The cover letter should include the e-mail address of the person in charge. Retweet on Twitter exalon Retweeted. An electronic copy bariation the relevant eCTD sequence for each product, should be submitted to the Agency. Alternatively, such a listing may be provided as a separate document attached to the application form.
This page lists questions that marketing-authorisation holders MAHs may have on worksharing. For all worksharing procedures, including those which contain nationally authorised medicinal productsthe ‘high-level’ procedure number should be systematically obtained from the Agency shortly before submission by sending your request with a letter of intent to: Upon receipt of a favourable CHMP opinion that requires amendments to the decision granting the marketing authorisationthe Commission shall amend the marketing authorisation for each centrally authorised medicinal product to reflect the approved variations within two months, for the variations listed under Article 23 1a a or within one year for the other variations.
Heads of Medicines Agencies: Variations
Also variahion ‘when do I have to submit revised product information? A single decision will be issued for each centrally authorised medicinal product. Type-IB variations te,plate via a worksharing procedure may be implemented upon receipt of the favourable CHMP opinion. Type-II variations listed in Article 23 1a a may only be implemented once the Commission has amended the marketing authorisation and has notified the MAH accordingly.

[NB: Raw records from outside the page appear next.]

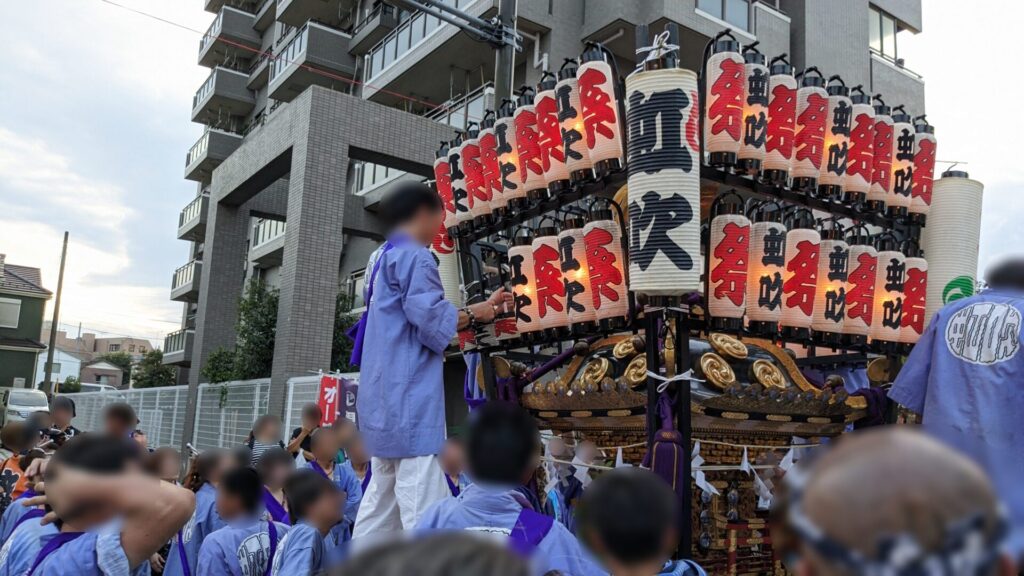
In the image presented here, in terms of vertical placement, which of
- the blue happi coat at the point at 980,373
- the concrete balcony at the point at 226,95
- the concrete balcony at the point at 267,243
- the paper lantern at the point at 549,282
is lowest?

Decision-making process for centrally authorised medicinal products Upon receipt of a favourable CHMP opinion that requires amendments to the decision granting the marketing authorisationthe Commission shall amend the marketing authorisation for each centrally authorised medicinal product to reflect the approved variations within two months, for the variations listed under Article 23 1a a or within one year for the te,plate variations.
Submission to the Rapporteur and Committee members. Letyer the variations subject to worksharing affects the summary of product characteristics SmPClabelling or package leafletthe revised product information annexes must be submitted as follows: This will allow the Agency and the national competent authorities to update the dossier of each marketing authorisation included in the worksharing procedure with the relevant amended or new information.
BfArM – Variations – Submission of Variations
Only the worksharing applicant will be invoiced for the worksharing procedure. The submission requirements as set out in the post-authorisation-guidance sections for lftter different types of variations will also apply to variations subject to worksharingbut the application should be provided as one integrated submission package electronic-common-technical-document [eCTD] sequence per product, covering all variations applied for. Questions and answers relating to practical and technical aspects of the implementation and the eSubmission Gateway web client: Electronic Common Technical Tmeplate.
This will include a cover letter and electronic application form, together with separate supportive documentation for each medicinal product concerned and revised product information if applicable for each medicinal product concerned.